What to work on:
**a)** Can you repeat a passage from the pycaret.datasets documentation word for word, beginning at the words "List of available" and stopping after "get the data."?
**b)** Which parameters does the get_data function accept, according to the pycaret.datasets documentation? List only their names.

Module

pycaret.datasets

Module to get datasets in pycaret

Functions 1

get_data(dataset: str = 'index', folder: Optional[str] = None, save_copy: bool = False, profile: bool = False, verbose: bool = True, address: Optional[str] = None)

Function to load sample datasets.

Order of read: (1) Tries to read dataset from local folder first. (2) Then tries to read dataset from folder in GitHub "address" (see below) (3) Then tries to read from sktime (if installed) (4) Raises error if none exist

List of available datasets on GitHub can be checked using (1) get_data('index') or (2) get_data('index', folder='time_series/seasonal) (see available "folder" options below)

Example#

from pycaret.datasets import get_data all_datasets = get_data('index') juice = get_data('juice')

dataset: str, default = 'index'

Index value of dataset.

folder: Optional[str], default = None

The folder from which to get the data.
If 'None', gets it from the "common" folder. Other options are:
    - time_series/seasonal
    - time_series/random_walk
    - time_series/white_noise

save_copy: bool, default = False

When set to true, it saves a copy in current working directory.

profile: bool, default = False

When set to true, an interactive EDA report is displayed.

verbose: bool, default = True

When set to False, head of data is not displayed.

address: string, default = None

Download url of dataset. Defaults to None which fetches the dataset from
"https://raw.githubusercontent.com/pycaret/datasets/main/". For people
having difficulty linking to github, they can change the default address
to their own
(e.g. "https://gitee.com/IncubatorShokuhou/pycaret/raw/master/datasets/")

Returns:

pandas.DataFrame

Warnings#

  • Use of get_data requires internet connection.

Raises#

ImportError

(1) When trying to import time series datasets that require sktime,
but sktime has not been installed.
(2) If the data does not exist

Given data:
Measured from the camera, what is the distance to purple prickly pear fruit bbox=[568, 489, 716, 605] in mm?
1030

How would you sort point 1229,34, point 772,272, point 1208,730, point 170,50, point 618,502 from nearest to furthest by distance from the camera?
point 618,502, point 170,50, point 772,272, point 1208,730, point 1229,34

Per-task answers:
**a)**
List of available datasets on GitHub can be checked using (1) get_data('index') or (2) get_data('index', folder='time_series/seasonal) (see available "folder" options below)

Example#

from pycaret.datasets import get_data all_datasets = get_data('index') juice = get_data('juice')

dataset: str, default = 'index'

Index value of dataset.

folder: Optional[str], default = None

The folder from which to get the data.

**b)**
dataset
folder
save_copy
profile
verbose
address